Execution- and Prediction-Based Auto-Tuning of Parallel Read and Write Parameters
Megha Agarwal, Pragya Jain, Divyansh Singhvi , and 1 more author
In 2021 IEEE 23rd Int Conf on High Performance Computing & Communications; 7th Int Conf on Data Science & Systems; 19th Int Conf on Smart City; 7th Int Conf on Dependability in Sensor, Cloud & Big Data Systems & Application (HPCC/DSS/SmartCity/DependSys) , 2021
Parallel I/O tuning is useful for scientific applications that read and write huge amounts of data.
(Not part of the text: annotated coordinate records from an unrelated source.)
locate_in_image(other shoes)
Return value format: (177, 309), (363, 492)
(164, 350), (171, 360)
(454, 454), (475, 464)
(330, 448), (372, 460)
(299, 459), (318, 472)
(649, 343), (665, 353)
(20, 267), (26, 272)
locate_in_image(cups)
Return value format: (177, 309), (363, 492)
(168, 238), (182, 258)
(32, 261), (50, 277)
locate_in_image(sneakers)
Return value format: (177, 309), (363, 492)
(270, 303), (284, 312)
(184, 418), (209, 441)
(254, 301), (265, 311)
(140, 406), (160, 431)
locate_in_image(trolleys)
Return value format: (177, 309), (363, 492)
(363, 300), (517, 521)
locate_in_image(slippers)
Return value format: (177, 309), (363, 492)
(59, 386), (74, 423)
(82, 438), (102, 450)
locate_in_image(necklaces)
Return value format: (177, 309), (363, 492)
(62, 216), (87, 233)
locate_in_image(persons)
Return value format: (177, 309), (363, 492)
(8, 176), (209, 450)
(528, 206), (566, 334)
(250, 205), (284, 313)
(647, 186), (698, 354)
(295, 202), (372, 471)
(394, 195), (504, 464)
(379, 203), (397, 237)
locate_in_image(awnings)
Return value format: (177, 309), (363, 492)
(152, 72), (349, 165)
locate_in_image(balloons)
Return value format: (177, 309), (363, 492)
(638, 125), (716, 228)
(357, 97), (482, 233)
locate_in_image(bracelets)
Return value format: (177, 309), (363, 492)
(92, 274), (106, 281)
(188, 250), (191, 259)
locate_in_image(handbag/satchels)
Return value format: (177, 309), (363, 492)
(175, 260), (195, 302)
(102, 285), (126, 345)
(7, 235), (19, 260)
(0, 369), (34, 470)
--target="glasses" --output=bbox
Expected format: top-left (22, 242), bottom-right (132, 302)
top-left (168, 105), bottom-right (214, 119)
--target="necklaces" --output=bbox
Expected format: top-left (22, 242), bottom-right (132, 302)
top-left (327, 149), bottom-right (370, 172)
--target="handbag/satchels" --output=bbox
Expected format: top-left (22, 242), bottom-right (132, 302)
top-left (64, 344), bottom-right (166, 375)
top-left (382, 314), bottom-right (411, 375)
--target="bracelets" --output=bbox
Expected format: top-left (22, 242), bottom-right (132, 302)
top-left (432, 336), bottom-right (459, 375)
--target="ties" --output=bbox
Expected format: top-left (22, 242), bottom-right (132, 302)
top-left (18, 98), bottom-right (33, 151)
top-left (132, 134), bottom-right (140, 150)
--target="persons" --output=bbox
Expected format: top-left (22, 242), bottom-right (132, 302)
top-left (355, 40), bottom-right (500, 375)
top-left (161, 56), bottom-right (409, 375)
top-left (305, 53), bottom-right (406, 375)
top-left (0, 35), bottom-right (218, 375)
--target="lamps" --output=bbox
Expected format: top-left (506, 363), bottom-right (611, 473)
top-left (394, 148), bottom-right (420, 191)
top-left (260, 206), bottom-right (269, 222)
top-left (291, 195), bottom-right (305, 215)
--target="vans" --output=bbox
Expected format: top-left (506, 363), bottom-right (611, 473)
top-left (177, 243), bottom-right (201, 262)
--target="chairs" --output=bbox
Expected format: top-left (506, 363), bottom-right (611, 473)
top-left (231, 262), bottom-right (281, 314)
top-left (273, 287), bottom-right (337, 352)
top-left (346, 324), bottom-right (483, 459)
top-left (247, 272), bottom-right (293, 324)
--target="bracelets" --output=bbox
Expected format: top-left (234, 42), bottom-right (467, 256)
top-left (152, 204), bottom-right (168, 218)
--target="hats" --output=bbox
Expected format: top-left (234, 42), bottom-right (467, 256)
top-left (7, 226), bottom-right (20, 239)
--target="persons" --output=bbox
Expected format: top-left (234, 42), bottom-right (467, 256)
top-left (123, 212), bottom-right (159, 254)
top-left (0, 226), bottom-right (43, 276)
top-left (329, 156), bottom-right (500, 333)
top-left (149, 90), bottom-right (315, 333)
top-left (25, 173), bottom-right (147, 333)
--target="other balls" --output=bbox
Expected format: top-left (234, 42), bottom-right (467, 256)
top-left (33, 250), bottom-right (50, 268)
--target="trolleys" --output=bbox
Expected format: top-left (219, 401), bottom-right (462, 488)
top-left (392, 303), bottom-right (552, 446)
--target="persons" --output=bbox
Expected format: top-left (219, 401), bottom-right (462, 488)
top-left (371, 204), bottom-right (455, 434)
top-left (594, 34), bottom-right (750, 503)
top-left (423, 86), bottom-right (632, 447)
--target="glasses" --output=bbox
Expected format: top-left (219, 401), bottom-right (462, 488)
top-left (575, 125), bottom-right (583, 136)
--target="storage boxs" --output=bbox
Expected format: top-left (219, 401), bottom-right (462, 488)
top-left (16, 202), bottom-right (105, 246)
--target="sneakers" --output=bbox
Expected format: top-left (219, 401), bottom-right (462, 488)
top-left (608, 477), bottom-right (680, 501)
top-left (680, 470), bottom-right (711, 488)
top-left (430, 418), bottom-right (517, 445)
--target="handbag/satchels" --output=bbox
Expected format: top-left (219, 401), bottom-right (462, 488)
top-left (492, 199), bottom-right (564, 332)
I/O performance depends on multiple tunable parameters such as the stripe size, stripe count, the collective I/O buffer size, and the number of collective I/O aggregators. The search space being large, it is cumbersome to tune the I/O parameters for every system to achieve optimal results. We propose active learning-based execution and prediction-based tuning models. These recommend a good set of I/O parameter values for an application on a given system. These models use optimization to find the parameter values; the objective is to minimize I/O time. The models allow to focus on improvement of read and/or write performance, and separate tuning of reads and writes. We evaluated our models using I/O kernels of scientific applications (S3D-IO, BT-IO and GenericIO) and the highly configurable IOR benchmark on an Intel-based supercomputer, HPC2010. We achieved an increase in I/O bandwidth of up to 8x over the default parameters, when both read and write are optimized together, and up to 20x in read bandwidths when optimized separately.